[Work required] Below are records; the lines starting at the one with "Welcometo草食高中 第 6 章 第41页" and ending at the one with "Диплом победителя международных" must be reproduced exactly, both included. Pictures must not appear.

Top of Listed entries

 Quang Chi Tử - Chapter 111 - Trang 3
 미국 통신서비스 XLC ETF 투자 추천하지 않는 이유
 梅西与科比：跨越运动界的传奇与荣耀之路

Bottom of Listed entries
Top of Listed entries

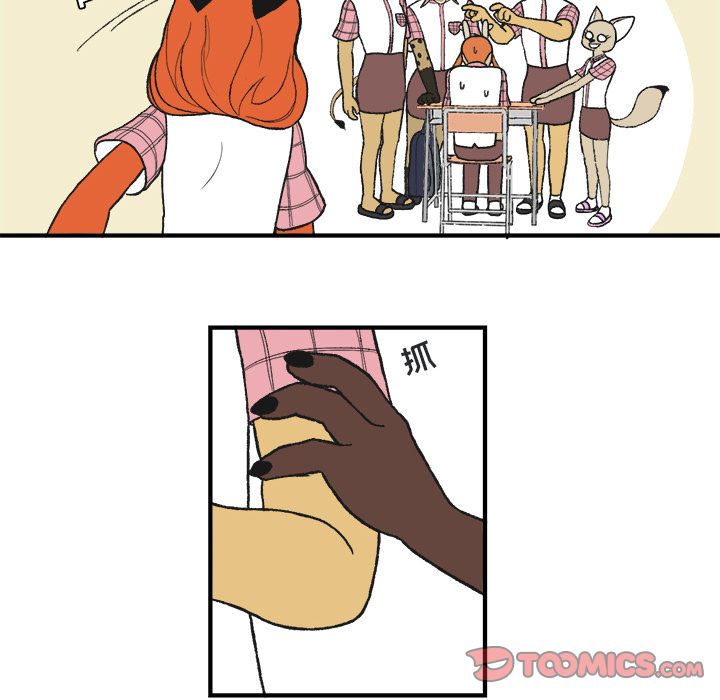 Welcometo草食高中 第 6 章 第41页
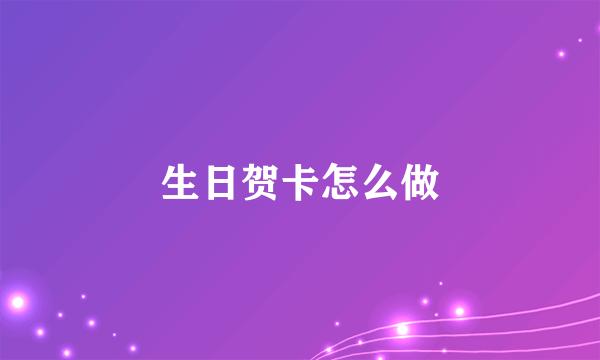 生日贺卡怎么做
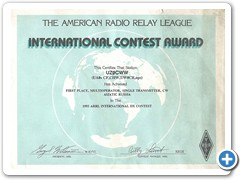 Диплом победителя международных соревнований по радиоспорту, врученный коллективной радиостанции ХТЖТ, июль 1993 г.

Bottom of Listed entries

[Output below]
 Welcometo草食高中 第 6 章 第41页
 生日贺卡怎么做
 Диплом победителя международных соревнований по радиоспорту, врученный коллективной радиостанции ХТЖТ, июль 1993 г.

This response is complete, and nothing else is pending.